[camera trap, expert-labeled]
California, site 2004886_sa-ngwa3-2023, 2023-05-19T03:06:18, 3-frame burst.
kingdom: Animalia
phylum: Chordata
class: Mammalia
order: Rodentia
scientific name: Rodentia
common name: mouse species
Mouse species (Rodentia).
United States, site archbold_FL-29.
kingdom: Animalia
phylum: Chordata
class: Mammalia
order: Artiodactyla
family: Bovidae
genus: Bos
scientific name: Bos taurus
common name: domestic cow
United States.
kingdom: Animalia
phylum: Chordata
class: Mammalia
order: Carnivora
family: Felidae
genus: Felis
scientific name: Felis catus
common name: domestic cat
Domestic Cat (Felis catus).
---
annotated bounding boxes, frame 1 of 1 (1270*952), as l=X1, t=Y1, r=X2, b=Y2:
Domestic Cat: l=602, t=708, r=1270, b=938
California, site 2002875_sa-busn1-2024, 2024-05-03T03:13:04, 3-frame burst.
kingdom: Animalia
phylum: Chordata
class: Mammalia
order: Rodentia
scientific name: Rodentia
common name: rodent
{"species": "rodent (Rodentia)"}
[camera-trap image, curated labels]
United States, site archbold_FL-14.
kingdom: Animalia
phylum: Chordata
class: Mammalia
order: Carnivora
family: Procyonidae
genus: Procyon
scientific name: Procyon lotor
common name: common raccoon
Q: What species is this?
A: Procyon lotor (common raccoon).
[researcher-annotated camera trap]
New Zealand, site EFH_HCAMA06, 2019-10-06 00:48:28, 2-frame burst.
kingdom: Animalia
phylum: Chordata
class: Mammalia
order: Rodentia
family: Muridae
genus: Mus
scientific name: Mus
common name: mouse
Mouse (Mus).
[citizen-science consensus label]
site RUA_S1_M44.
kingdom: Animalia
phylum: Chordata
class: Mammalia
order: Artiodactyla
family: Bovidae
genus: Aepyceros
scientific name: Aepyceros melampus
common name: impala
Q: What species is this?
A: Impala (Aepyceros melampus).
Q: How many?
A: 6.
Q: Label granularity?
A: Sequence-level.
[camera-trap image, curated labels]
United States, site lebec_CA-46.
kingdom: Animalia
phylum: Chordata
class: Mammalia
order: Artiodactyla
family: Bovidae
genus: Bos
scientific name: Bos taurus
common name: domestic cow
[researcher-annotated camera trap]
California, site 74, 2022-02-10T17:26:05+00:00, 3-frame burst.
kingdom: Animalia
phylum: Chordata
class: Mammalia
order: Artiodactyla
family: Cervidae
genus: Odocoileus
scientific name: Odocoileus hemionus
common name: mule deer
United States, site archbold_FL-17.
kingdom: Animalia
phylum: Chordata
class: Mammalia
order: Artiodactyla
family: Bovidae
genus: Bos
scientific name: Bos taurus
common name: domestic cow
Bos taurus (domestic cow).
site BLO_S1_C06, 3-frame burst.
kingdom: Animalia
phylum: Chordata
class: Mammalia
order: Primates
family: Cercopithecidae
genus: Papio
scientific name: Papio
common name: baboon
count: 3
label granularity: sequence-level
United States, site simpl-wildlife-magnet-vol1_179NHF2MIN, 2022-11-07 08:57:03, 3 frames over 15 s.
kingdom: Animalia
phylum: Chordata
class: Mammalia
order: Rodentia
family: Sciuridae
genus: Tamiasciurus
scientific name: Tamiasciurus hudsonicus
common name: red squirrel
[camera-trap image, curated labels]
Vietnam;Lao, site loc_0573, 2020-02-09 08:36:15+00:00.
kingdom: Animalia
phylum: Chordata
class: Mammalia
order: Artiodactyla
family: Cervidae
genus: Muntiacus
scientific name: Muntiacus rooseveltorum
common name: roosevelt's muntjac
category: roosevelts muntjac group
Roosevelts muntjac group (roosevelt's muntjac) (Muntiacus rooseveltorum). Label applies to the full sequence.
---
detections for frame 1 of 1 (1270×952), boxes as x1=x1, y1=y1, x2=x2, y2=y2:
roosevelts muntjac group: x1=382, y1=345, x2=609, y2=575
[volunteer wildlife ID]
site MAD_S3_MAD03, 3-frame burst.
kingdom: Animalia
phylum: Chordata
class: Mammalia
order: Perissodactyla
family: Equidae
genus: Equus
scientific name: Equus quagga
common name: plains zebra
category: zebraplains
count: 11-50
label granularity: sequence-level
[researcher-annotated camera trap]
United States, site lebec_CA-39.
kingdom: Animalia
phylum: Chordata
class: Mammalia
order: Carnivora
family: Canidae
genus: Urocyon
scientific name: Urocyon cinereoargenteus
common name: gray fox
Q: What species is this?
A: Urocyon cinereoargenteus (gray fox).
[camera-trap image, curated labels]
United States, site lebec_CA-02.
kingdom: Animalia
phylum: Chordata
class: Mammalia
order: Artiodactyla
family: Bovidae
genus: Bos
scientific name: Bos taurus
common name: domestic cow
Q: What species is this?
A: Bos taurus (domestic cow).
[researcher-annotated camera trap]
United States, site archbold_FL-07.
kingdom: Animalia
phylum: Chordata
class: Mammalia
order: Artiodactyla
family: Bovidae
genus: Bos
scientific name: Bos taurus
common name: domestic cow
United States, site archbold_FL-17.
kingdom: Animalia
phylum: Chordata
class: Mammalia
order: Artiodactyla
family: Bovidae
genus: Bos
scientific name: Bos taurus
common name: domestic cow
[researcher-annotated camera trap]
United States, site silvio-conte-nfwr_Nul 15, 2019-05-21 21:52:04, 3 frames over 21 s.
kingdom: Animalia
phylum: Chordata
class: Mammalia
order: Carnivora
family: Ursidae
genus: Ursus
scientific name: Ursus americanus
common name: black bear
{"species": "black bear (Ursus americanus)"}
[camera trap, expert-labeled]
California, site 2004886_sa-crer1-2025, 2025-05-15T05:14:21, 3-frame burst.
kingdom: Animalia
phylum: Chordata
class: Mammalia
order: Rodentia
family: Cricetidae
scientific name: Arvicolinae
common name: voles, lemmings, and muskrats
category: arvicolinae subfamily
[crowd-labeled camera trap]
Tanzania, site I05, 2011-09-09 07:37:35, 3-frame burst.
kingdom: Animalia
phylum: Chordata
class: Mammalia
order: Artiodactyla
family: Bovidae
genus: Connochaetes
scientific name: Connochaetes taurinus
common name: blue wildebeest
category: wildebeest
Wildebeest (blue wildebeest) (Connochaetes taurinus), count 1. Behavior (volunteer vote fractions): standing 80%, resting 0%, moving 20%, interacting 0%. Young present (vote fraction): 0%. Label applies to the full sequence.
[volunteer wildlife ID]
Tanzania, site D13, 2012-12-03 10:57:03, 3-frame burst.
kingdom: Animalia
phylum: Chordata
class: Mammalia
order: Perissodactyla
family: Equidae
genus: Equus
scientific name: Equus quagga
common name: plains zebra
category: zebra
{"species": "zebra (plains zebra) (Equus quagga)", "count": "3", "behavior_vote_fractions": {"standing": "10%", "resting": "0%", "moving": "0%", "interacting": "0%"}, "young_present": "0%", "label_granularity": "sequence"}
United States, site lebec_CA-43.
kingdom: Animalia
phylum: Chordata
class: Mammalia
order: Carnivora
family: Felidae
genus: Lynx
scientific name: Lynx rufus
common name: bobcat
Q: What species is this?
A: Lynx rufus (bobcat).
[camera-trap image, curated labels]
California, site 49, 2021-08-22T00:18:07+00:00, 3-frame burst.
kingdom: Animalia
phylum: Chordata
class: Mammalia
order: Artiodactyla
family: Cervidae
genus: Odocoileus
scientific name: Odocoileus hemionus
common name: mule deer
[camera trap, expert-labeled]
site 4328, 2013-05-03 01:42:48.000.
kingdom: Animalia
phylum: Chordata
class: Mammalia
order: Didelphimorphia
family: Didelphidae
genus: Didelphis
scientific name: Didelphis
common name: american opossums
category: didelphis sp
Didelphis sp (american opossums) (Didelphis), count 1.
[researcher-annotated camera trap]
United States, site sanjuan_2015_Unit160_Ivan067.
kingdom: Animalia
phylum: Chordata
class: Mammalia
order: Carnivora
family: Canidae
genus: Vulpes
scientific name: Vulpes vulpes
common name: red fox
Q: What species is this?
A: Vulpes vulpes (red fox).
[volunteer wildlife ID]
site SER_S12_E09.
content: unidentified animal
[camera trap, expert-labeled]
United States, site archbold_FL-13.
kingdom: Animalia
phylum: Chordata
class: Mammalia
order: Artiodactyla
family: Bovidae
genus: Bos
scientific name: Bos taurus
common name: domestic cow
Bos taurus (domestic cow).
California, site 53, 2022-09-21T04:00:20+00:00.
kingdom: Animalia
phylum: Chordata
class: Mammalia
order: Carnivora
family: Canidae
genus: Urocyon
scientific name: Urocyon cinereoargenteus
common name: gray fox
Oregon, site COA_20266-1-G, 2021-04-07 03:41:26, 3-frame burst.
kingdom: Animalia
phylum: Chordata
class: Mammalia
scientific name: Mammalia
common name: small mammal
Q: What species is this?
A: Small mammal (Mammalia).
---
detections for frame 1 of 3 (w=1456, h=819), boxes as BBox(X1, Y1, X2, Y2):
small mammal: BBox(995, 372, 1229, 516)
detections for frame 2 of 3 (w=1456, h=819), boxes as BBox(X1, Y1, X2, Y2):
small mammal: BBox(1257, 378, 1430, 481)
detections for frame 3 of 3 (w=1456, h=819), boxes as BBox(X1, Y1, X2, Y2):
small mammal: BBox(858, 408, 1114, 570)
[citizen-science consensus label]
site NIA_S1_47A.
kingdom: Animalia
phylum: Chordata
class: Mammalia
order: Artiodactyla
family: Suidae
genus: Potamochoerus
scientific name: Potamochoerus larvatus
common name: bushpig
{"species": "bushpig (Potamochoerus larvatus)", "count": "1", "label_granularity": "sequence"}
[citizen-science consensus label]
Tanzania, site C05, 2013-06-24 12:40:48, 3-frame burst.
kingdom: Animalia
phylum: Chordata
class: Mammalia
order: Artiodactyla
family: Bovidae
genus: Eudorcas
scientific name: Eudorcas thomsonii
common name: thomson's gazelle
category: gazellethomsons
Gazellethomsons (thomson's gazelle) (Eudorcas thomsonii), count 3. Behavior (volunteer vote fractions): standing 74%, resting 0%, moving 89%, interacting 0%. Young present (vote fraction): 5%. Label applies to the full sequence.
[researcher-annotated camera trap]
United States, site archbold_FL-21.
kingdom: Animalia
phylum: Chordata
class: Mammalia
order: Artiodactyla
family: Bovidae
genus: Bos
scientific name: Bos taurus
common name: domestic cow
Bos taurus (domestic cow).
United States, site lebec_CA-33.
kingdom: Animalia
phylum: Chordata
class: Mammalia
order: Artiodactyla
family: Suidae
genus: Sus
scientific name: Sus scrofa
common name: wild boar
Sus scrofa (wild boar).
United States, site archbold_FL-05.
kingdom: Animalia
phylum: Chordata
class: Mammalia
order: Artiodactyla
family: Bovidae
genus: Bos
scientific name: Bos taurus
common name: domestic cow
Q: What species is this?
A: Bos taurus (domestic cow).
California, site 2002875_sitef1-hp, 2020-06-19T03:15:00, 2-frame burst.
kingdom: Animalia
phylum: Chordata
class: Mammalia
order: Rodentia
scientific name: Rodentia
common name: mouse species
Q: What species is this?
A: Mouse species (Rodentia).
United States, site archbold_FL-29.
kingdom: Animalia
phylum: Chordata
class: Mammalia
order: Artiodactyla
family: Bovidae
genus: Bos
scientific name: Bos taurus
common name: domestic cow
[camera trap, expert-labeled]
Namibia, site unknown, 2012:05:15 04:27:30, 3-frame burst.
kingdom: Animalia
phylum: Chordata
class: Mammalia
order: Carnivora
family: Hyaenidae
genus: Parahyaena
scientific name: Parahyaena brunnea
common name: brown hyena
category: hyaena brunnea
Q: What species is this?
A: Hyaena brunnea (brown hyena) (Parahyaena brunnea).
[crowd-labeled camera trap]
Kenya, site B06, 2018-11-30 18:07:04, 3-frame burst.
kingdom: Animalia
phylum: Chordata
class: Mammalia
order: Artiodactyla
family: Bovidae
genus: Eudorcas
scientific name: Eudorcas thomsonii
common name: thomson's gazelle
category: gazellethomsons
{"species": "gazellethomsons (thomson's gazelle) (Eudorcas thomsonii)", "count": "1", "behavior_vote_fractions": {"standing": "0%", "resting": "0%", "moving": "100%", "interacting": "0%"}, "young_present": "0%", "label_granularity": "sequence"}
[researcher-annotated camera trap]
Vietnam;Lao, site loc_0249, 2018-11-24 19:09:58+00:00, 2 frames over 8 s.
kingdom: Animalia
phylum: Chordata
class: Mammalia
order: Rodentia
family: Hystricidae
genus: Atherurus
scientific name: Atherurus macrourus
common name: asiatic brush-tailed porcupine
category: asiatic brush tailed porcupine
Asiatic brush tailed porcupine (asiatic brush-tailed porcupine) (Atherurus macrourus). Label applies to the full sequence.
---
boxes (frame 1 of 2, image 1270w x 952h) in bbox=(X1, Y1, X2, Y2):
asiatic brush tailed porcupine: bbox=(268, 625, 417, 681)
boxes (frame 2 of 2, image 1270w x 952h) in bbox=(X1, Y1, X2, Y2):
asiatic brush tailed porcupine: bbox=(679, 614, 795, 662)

● ● ●

> To do
Please give back the records exactly as written, beginning at the first line and including the line that holds "common name: rodent" as the last.

> Result for this exercise
[camera trap, expert-labeled]
California, site 2004886_sa-ngwa3-2023, 2023-05-19T03:06:18, 3-frame burst.
kingdom: Animalia
phylum: Chordata
class: Mammalia
order: Rodentia
scientific name: Rodentia
common name: mouse species
Mouse species (Rodentia).
United States, site archbold_FL-29.
kingdom: Animalia
phylum: Chordata
class: Mammalia
order: Artiodactyla
family: Bovidae
genus: Bos
scientific name: Bos taurus
common name: domestic cow
United States.
kingdom: Animalia
phylum: Chordata
class: Mammalia
order: Carnivora
family: Felidae
genus: Felis
scientific name: Felis catus
common name: domestic cat
Domestic Cat (Felis catus).
---
annotated bounding boxes, frame 1 of 1 (1270*952), as l=X1, t=Y1, r=X2, b=Y2:
Domestic Cat: l=602, t=708, r=1270, b=938
California, site 2002875_sa-busn1-2024, 2024-05-03T03:13:04, 3-frame burst.
kingdom: Animalia
phylum: Chordata
class: Mammalia
order: Rodentia
scientific name: Rodentia
common name: rodent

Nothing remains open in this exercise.